As its eligibility criteria, Juno’s “stakedrop,” arsenic this airdrop was called, rewarded JUNO tokens 1:1 for ATOM tokens “staked” connected the Cosmos Hub blockchain – the 1 which serves arsenic a steward for wide Cosmos ecosystem development. Staking tokens means lending them retired to beryllium utilized to unafraid the network. On Juno and the Cosmos Hub, staking besides confers users the close to ballot connected protocol governance proposals.

The architects down Juno’s airdrop acceptable a headdress of 50,000 JUNO for immoderate idiosyncratic wallet. The headdress was meant to guarantee nary 1 idiosyncratic would amass excessively overmuch sway implicit Juno governance, but it failed to relationship for idiosyncratic similar Asano, who had astir 50 antithetic wallets staking ATOM tokens.

As the person of an “investment group” successful Japan called CCN, Asano’s involvement included ATOM pooled from a ample fig of antithetic investors – capable to assertion 10% of JUNO’s full token proviso successful the airdrop.

In a connection shared with CoinDesk, Asano said helium divided the ATOM funds crossed galore wallets “for information purposes.” His plan, helium says, was to yet disburse the Juno tokens backmost to his investors. But his outsized involvement became evident erstwhile helium consolidated his JUNO from much than 50 wallets into one.

Proposition 20 contended that CCN was an “exchange service” ineligible for the airdrop, but it appears improbable that Asano deliberately gamed the system.

Some contradictory connection successful the archetypal Proposition 16 governance connection showed its authors struggling to grapple with this nuance astir Asano’s intentions: “The facts are that the Juno genesis stakedrop was gamed by a azygous entity. Willingly oregon unwillingly is not applicable to this matter” (emphasis added).

The Juno lawsuit represents not lone a trial of the limits of blockchain-based governance but besides a trial of 1 blockchain community’s values.

Jack Zampolin, a subordinate of Juno’s founding team, was initially against revoking Asano’s funds.
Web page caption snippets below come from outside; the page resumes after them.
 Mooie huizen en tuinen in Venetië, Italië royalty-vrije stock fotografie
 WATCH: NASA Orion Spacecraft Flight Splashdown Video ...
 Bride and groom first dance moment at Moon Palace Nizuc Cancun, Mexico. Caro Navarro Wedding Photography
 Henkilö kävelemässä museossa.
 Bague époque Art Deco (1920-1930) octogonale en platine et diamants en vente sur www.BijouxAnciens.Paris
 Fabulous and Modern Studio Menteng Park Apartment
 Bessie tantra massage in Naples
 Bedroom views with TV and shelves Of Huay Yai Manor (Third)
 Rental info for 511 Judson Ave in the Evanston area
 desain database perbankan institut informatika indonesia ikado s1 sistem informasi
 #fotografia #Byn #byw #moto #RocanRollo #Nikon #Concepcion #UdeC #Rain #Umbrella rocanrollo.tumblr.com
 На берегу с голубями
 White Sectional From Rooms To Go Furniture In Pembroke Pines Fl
Zampolin told CoinDesk that helium urged different validators – 3rd parties who involvement tokens and deploy “nodes” to unafraid the network  – to ballot against the archetypal Proposal 16. But implicit time, Zampolin said, helium came to admit that the broader Juno assemblage has a antithetic sentiment connected halfway blockchain tenets similar immutability – the thought that a blockchain’s past should ne'er beryllium changed oregon erased.

“There's this beardown libertarian state position successful blockchains. That… governance shouldn't people immoderate idiosyncratic accounts oregon actors wrong these systems,” noted Zampolin.

“However… what we're seeing connected Juno is the assemblage is overwhelmingly saying ‘we deliberation that this worth of not having ample accounts, which was codified successful the airdrop, is simply a halfway worth of this community, and we're consenting to instrumentality governance enactment to support that.’”

Asano shared his ain thoughts connected this successful a connection to CoinDesk:

“When a nationalist chain's politician rewrites a block's data, volition that concatenation inactive person anyone to enactment it? Will hardcore blockchainers inactive beryllium successful the community? We'll person to hold and spot wherever this contented ends up.”